Affordable childcare difficult for grad students to find

Every month, David Salas-De La Cruz spends $900 to leave his nine-month-old son in a day care three days a week.

For families with two working parents, the cost of day care is usually manageable. But for graduate students like Salas-De La Cruz, a Ph.D. student in the engineering school, affordable childcare can be much more difficult to come by.

Three graduate students brought the issue to the Graduate and Professional Student Assembly on Wednesday night in a resolution that will be brought to the administration.

Nicole Thorpe, GAPSA vice chairwoman for Student Life and a master’s student at the School of Design, drafted the resolution, along with Susan Haas, a Ph.D. student in Annenberg and Jacqui Simonet, a Ph.D. student in the medical school.

They urged the university to prioritize finding additional space near campus for affordable childcare facilities and to create a Family Resource Center. They also hope Penn will extend PennCard privileges to children of students so that they can use libraries, recreational and transit services.

Many graduate students have been forced to leave their children at expensive day care centers, which are usually difficult to get into due to long waiting lists. Some international students have brought their parents over from their home countries to care for their children.

“The university has a lot of property and resources which could be utilized to solve this issue,” Haas said. “This is a problem not only for students but also for staff and faculty members with children. A lot of other institutes with lesser resources have provided these facilities to retain students.”

Thorpe added that the lack of resources makes Penn a “less attractive” choice for some graduate students.

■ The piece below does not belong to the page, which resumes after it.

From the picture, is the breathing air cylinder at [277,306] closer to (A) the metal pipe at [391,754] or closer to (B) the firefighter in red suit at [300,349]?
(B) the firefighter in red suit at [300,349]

GAPSA also asked that the university gather accurate data about the number of students with children. According to a 2004 GAPSA survey, 400 students had children and 120 were either pregnant or thinking of starting a family.

The issue of family space for graduate students is not a new one. Since Mayer Hall – the only dedicated family student housing at Penn – was annexed by Stouffer College House in 1999, no alternative housing has been provided by the university to graduate students with children.

Thorpe said graduate students have since been housed in Sansom East and West, neither of which provide family-oriented living space.

“It is extremely important to juggle student and family life properly,” said Felicity Paxton, director of Penn’s Women Center.

Paxton said that the PWC does not have enough space to accommodate children, but recently does have a nursing room and two parenting groups that are open to all members of the community.

“The administration is generally receptive and this issue should be resolved soon,” said GAPSA chairman Andrew Rennekamp, a Ph.D. student in the medical school.

Haas, a single parent herself, summed it up: “It is a kind of invisibility and we need the university to prioritize us. We are tired of being invisible.”